Erdoğan arabulucu olabilir mi?
Rus tarafı bu öneriyi çok ciddiye almıyor. Moskova’dan Fuad Safarov’un haberine göre, Rusya’da bir televizyonda konuşan Dış ve Savunma Politikası Konseyi Başkanı Fyodor Lukyanov, “Erdoğan süper aktif, hiperaktif” diye konuşuyordu; “Her yerde olmak istiyor. Fakat aynı zamanda, oradaki durumun gerginleşmesindeki faktörlerden biri elbette Türkiye-Ukrayna askeri teknik iş birliğinin artması. İşte, bu nedenle tarafsız bir arabuluculuk yapmak fazla gerçekçi gözükmüyor.”

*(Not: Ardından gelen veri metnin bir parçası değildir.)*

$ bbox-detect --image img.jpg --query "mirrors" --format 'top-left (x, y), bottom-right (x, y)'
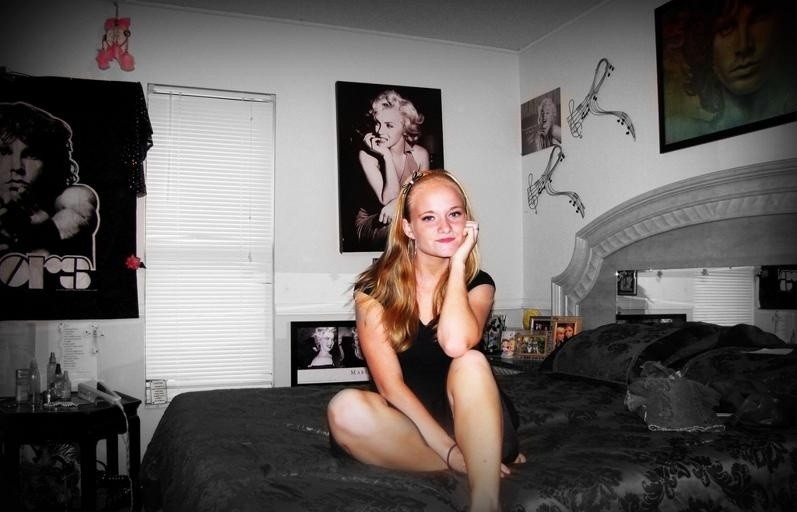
top-left (616, 263), bottom-right (796, 353)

Programı sunan siyasi uzman Dmitri Kulikov da esprili bir dille şunları söyledi: “Bizim büyük bir dostumuz var: Erdoğan. Şimdi Erdoğan, Rusya Devlet Başkanı Vladimir Putin’le Ukrayna Cumhurbaşkanı Volodimir Zelenski’ye “Birlikte bize gelin. Size kahve, şerbet, leziz baklava maklava ikram ederiz. Görüşeceğiz, sorunları çözeriz, buyurun gelin” diye sesleniyor” diyor. Hoş bir manzara değil. Malum, bir de Rus ve Ukraynalı turistlere güveniyoruz.
Onun için ülkemizdeki kriz, kargaşa ve çekişmelerin yanı sıra (onun yerine demiyorum) kafamızı biraz kaldırıp kuzeye bakmakta, oradaki gelişmeleri yakından izlemekte yarar var. Türkiye’deki fırtına bulutlarından daha kara bulutlar birikiyor.